> [SHORT PROBLEM A]: In the blog post, on which channel did the writer catch Garth Marenghi's Darkplace?
> [SHORT PROBLEM B]: Reproduce the entries starting with the line that contains "Given the image, does" and going on through the last line of the entries, both included.

> [PASSAGE PROVIDED]:
Very small crowd, but thunderous applause and yelling after every song. These were NY's hardcore Happy* heads. Mostly men, mostly ancient, sigh.
Besides the new material, the band did a lovely "Leave That..." and for an encore, an improvised jam that led into "I Carved..."
I talked to Stanley before the show. He remembered me, and I told him I had seen you this summer.
I didn't stick around to [say hi to] Frank (I doubt he'd remember me), but I gotta say his songwriting is as amazing as ever. His three tunes on the new CD are standouts. Always surprising chord shifts and a kind of darkness or poignancy or profundity not all of the Happy/O.S. writers have. (Check out "Fanfare" on the MySpace page.)
...I really do idolize his musical abilities and will probably have to send him a fan letter.
I'm tempted to describe him as "an American composer" [which is how he's described on his wikipedia entry], who with time and distance from his genre might be given his due as such. Or is his talent inseparable from the band's/bands'? The solo things he posted to his site didn't interest me much but "Death's Crown" is all credited to him and "Ibby It Is" still gives me goosebumps.
Hope all is well!
Best, T___
PS I am not an unapologetic or unrepentant Prog Head. These guys have state of the art keyboards with computers but the computer revolution seems not to have affected them at all. Hiphop, electro, sampladelia, drum and bass are not a phase they worked through. And thus their sound is a '70s time capsule and I think it will hamper them with finding a younger audience, except for the few that seek out a highly structured music that also "rocks."
PPS *About that Happy the Man YouTube--it's progressive rock a la Yes at their peak but without the gold capes and gnomes dancing around Stonehenge. Just normally dressed older men being very professional about playing extremely loud music at high speed. I believe this to be good.

Darkplace

Caught about 10 minutes of Garth Marenghi's Darkplace in the wee hours on Cartoon Network. Holy shit, that was funny. All live action--not a cartoon. A very Pythonesque bit where a priest is rattling on at a funeral ("God moves in mysterious ways. Coming in at a steep angle, swerving from side to side, then swooping up unexpectedly from below..."), then the coffin starts shaking, a zombie pops out, and a very poorly filmed shootout ensues as the mobsters around the graveside start firing off shotguns and flame throwers. Most of the humor is in the appalling production values--it's apparently an ongoing spoof of an '80s horror film. Only about six episodes of this British TV series exist, it's amazing it's airing at all. I want to see more.

triptych.tv

jimpunk and Abe Linkoln have returned to the blogosphere as collaborators with triptych.tv. Caution, browserbuster! I got about half the page loaded, roughly ten pixels at a time with the right vertical scroll. The page groans with the weight of embedded media set to autoplay. An abundance of skulls, which should thrill Paddy Johnson. These were the bloggers behind SCREENFULL and 544X378WebTV--they are joined by Mr. Tamale for this outing.

> [SUPPLIED INFORMATION]:
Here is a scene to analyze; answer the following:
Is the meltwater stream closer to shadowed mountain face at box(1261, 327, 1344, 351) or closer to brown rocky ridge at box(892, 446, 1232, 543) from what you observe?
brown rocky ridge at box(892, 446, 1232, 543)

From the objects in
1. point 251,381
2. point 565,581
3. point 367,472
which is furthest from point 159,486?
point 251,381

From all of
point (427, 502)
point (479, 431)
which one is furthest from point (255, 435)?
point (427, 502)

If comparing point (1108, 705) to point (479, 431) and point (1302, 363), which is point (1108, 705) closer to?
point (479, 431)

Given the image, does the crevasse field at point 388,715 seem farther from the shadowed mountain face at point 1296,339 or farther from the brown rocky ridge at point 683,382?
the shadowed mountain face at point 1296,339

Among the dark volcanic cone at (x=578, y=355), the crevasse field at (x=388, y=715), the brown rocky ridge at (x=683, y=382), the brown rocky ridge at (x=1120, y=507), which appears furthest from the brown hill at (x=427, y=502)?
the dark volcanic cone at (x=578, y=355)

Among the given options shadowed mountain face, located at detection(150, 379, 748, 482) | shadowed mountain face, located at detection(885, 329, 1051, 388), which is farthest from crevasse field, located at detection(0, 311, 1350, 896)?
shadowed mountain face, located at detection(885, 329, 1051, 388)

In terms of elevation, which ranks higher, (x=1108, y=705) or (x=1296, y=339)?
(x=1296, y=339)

> [EXERCISE SOLUTION A]: Cartoon Network

> [EXERCISE SOLUTION B]:
Given the image, does the crevasse field at point 388,715 seem farther from the shadowed mountain face at point 1296,339 or farther from the brown rocky ridge at point 683,382?
the shadowed mountain face at point 1296,339

Among the dark volcanic cone at (x=578, y=355), the crevasse field at (x=388, y=715), the brown rocky ridge at (x=683, y=382), the brown rocky ridge at (x=1120, y=507), which appears furthest from the brown hill at (x=427, y=502)?
the dark volcanic cone at (x=578, y=355)

Among the given options shadowed mountain face, located at detection(150, 379, 748, 482) | shadowed mountain face, located at detection(885, 329, 1051, 388), which is farthest from crevasse field, located at detection(0, 311, 1350, 896)?
shadowed mountain face, located at detection(885, 329, 1051, 388)

In terms of elevation, which ranks higher, (x=1108, y=705) or (x=1296, y=339)?
(x=1296, y=339)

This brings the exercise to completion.